Records shown -

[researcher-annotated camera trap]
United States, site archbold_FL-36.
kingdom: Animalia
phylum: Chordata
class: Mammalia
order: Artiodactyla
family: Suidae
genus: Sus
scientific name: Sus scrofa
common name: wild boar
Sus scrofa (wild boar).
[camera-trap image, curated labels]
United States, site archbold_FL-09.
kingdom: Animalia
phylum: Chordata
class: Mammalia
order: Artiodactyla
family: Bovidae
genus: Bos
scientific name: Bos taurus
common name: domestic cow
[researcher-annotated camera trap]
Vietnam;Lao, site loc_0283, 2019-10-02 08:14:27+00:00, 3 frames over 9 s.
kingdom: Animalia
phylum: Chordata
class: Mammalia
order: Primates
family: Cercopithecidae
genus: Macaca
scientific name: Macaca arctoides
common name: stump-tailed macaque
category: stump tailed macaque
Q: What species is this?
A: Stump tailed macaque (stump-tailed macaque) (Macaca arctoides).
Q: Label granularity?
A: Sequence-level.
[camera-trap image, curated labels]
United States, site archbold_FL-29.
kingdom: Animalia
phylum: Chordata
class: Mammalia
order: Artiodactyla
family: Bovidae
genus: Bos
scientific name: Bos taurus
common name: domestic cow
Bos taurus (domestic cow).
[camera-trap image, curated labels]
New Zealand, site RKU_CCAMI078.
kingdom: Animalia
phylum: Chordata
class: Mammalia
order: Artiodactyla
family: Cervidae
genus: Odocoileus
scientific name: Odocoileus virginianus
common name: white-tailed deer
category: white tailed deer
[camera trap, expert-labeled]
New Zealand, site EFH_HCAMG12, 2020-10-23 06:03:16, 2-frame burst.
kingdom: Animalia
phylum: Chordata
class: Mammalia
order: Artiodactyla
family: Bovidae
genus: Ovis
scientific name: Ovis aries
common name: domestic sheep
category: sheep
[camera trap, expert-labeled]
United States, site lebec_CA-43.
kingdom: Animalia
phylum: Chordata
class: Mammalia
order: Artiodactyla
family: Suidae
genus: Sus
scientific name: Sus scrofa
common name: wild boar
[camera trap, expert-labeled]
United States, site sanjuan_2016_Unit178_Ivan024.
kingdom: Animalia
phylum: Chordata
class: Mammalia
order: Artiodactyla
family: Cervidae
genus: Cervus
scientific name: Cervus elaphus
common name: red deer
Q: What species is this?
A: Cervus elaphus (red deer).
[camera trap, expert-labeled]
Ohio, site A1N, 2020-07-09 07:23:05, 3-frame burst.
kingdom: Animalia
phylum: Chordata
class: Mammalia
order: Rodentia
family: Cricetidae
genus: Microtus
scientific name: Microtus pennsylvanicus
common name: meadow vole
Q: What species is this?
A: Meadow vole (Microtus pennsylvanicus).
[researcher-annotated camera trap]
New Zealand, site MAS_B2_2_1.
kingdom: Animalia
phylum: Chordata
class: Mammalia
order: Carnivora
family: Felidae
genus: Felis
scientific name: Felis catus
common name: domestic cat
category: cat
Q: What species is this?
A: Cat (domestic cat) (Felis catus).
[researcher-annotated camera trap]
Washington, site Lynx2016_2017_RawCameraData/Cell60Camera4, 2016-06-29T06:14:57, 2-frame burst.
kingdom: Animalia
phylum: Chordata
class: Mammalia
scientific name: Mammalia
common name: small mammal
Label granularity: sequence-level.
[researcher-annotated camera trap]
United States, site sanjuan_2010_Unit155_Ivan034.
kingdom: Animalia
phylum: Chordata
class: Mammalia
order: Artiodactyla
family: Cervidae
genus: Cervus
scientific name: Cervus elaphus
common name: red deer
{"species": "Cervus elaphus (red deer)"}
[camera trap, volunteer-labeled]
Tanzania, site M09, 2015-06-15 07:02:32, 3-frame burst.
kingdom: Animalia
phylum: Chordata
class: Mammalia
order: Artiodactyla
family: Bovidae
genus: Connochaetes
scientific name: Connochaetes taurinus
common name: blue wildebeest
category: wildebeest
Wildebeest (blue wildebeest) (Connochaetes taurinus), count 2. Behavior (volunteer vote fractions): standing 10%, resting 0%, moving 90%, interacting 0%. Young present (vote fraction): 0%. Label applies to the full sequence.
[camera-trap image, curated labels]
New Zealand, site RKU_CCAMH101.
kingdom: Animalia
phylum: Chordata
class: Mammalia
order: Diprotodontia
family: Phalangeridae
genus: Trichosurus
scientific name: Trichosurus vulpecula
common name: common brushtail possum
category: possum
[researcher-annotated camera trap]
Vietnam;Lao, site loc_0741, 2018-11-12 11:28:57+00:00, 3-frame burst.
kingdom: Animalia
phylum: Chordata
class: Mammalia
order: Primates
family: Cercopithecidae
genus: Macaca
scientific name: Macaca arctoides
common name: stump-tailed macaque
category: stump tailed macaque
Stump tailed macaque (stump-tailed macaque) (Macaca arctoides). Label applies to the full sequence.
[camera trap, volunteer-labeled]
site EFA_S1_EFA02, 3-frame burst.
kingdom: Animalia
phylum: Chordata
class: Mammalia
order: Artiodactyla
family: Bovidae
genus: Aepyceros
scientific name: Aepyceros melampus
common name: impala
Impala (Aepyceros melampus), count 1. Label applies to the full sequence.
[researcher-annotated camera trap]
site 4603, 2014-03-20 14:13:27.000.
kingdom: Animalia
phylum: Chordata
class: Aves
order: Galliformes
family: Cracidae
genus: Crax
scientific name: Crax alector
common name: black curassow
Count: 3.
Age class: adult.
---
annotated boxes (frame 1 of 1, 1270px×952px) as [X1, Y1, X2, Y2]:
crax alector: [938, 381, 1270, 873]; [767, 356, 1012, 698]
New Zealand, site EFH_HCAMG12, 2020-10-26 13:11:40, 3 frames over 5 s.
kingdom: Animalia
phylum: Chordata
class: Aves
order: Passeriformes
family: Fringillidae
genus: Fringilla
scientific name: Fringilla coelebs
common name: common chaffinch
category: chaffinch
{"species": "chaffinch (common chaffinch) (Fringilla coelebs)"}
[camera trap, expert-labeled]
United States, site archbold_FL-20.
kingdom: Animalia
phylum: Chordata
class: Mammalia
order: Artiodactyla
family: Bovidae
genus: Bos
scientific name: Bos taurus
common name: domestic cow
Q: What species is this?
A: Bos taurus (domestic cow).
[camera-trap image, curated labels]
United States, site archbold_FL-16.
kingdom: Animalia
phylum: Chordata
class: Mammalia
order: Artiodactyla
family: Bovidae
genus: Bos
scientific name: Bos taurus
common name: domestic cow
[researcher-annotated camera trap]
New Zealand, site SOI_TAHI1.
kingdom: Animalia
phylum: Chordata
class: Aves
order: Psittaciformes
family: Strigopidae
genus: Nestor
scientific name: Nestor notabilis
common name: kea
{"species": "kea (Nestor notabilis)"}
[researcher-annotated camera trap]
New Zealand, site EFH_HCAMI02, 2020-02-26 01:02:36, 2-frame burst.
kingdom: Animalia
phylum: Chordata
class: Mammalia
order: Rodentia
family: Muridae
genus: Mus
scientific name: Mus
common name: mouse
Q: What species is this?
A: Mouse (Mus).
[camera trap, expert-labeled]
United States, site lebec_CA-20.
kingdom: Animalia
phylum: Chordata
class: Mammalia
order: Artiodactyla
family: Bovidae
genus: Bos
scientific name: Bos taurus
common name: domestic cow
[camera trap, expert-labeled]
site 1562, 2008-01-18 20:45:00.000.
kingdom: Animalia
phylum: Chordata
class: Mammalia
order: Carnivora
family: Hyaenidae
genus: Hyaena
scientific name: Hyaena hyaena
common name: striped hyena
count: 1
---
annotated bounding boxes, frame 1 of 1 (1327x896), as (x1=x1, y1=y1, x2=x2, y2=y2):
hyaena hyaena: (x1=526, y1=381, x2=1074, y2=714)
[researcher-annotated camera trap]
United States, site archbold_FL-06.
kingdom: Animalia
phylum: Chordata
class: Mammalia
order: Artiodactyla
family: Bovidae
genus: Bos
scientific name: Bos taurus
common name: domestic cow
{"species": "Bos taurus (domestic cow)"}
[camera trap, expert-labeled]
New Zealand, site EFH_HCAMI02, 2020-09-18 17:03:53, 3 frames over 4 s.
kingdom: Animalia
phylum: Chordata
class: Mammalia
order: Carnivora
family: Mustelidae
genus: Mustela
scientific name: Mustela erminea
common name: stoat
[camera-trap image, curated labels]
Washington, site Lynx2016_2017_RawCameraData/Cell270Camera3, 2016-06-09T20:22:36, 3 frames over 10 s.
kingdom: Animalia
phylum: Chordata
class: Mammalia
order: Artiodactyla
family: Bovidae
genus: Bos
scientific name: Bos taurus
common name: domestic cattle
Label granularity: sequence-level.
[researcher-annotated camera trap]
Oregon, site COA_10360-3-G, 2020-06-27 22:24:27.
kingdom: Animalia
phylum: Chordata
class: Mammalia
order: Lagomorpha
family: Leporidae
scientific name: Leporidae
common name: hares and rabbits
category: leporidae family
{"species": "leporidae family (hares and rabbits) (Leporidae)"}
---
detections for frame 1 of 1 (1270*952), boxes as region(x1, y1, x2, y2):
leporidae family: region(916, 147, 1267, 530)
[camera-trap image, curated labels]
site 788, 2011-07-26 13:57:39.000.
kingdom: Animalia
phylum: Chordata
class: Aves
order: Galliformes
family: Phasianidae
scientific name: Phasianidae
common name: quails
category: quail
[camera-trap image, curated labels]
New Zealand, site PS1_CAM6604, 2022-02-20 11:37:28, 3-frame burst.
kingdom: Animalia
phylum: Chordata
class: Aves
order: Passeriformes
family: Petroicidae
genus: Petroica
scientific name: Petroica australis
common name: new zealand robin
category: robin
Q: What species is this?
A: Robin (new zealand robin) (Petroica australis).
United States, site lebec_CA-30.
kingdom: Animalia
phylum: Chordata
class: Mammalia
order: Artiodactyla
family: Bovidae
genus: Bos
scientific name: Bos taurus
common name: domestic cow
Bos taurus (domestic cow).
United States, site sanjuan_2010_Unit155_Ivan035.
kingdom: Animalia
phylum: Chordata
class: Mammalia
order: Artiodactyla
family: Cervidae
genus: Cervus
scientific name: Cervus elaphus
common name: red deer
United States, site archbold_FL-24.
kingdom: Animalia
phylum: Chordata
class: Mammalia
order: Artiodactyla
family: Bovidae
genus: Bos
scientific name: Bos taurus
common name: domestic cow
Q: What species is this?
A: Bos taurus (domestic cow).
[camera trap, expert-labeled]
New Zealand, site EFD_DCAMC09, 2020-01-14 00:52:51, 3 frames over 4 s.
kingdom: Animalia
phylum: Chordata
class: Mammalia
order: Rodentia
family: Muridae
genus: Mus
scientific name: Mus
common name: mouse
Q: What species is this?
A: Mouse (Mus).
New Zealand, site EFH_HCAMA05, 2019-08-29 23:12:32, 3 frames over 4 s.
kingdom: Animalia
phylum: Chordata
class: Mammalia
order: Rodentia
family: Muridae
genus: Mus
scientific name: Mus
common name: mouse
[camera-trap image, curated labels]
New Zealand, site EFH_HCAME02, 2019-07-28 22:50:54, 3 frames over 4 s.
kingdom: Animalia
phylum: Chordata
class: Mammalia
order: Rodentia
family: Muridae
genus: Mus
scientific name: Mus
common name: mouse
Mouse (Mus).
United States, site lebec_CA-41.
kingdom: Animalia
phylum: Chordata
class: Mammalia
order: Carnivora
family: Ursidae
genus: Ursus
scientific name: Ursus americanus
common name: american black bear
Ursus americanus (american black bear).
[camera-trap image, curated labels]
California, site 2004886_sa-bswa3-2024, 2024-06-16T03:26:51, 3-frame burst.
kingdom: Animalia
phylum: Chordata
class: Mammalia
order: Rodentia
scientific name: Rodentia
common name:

Assigned task -
Write out a verbatim copy of the data, beginning with its first line and ending with the line that contains "Vietnam;Lao, site loc_0283, 2019-10-02".

Your response -
[researcher-annotated camera trap]
United States, site archbold_FL-36.
kingdom: Animalia
phylum: Chordata
class: Mammalia
order: Artiodactyla
family: Suidae
genus: Sus
scientific name: Sus scrofa
common name: wild boar
Sus scrofa (wild boar).
[camera-trap image, curated labels]
United States, site archbold_FL-09.
kingdom: Animalia
phylum: Chordata
class: Mammalia
order: Artiodactyla
family: Bovidae
genus: Bos
scientific name: Bos taurus
common name: domestic cow
[researcher-annotated camera trap]
Vietnam;Lao, site loc_0283, 2019-10-02 08:14:27+00:00, 3 frames over 9 s.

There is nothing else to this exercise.